Shared measurement systems:
- Which metrics are most important to measure, and by what means? Certainly patient satisfaction scores, but what about staff engagement, staff retention, profit-sharing bonuses?
- What are the true levers in our culture that motivate staff to make the most of every interaction?
Mutually reinforcing activities:
- There is an ecosystem that supports each patient experience. How can we prototype potential solutions, test them with staff and patients, and iterate so we can be sure of a return on our investment?
- One example might be a focus on a specific service line, testing messaging and interactions across media: is what the admin says on the phone the same as what’s stated in the pre-appointment letter?

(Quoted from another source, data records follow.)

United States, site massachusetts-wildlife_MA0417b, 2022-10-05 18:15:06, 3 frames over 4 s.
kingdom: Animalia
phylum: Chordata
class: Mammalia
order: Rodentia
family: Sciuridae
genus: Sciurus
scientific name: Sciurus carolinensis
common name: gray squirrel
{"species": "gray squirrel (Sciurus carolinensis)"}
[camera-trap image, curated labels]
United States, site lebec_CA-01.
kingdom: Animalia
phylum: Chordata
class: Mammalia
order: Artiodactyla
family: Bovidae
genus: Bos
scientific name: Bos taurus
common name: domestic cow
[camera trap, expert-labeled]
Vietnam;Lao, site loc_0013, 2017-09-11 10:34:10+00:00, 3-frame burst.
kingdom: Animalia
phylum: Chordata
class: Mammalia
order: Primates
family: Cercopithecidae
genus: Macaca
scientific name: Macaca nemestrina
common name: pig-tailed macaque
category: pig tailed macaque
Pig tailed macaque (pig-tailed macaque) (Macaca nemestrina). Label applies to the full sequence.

Does this match instructions in the patient information brochure and on wayfinding signage?
- What’s important to communicate, and how often? Are there different messages being sent to different audiences, e.g. a monthly newsletter to cardiac patients vs. manager meetings for cardiac staff?
- How do we design a system that clearly defines PX goals and progress to each audience? Most importantly, how does that progress benefit both staff and patients?
- How do we assure that these initiatives don’t “die on the vine”?
- Who might we engage to develop and oversee a strategy that includes establishing an internal group of PX Champions, targeted goals, measurable outcomes, consistent reporting and ongoing assessment of PX initiatives?
In order to build bridges between silos and achieve tangible progress toward goals, organizations need to start having different conversations and using different “muscles.”
This requires thoughtful, intentional design. As you craft your organization’s experience strategy, consider assembling a diverse, cross-disciplinary team that’s tasked with seeing the big picture as well as getting specific about iterative progress toward goals.
By increasing connections between silos, you’ll unlock the value inherent in each part of the organization, and see that the whole is greater than the sum of its parts.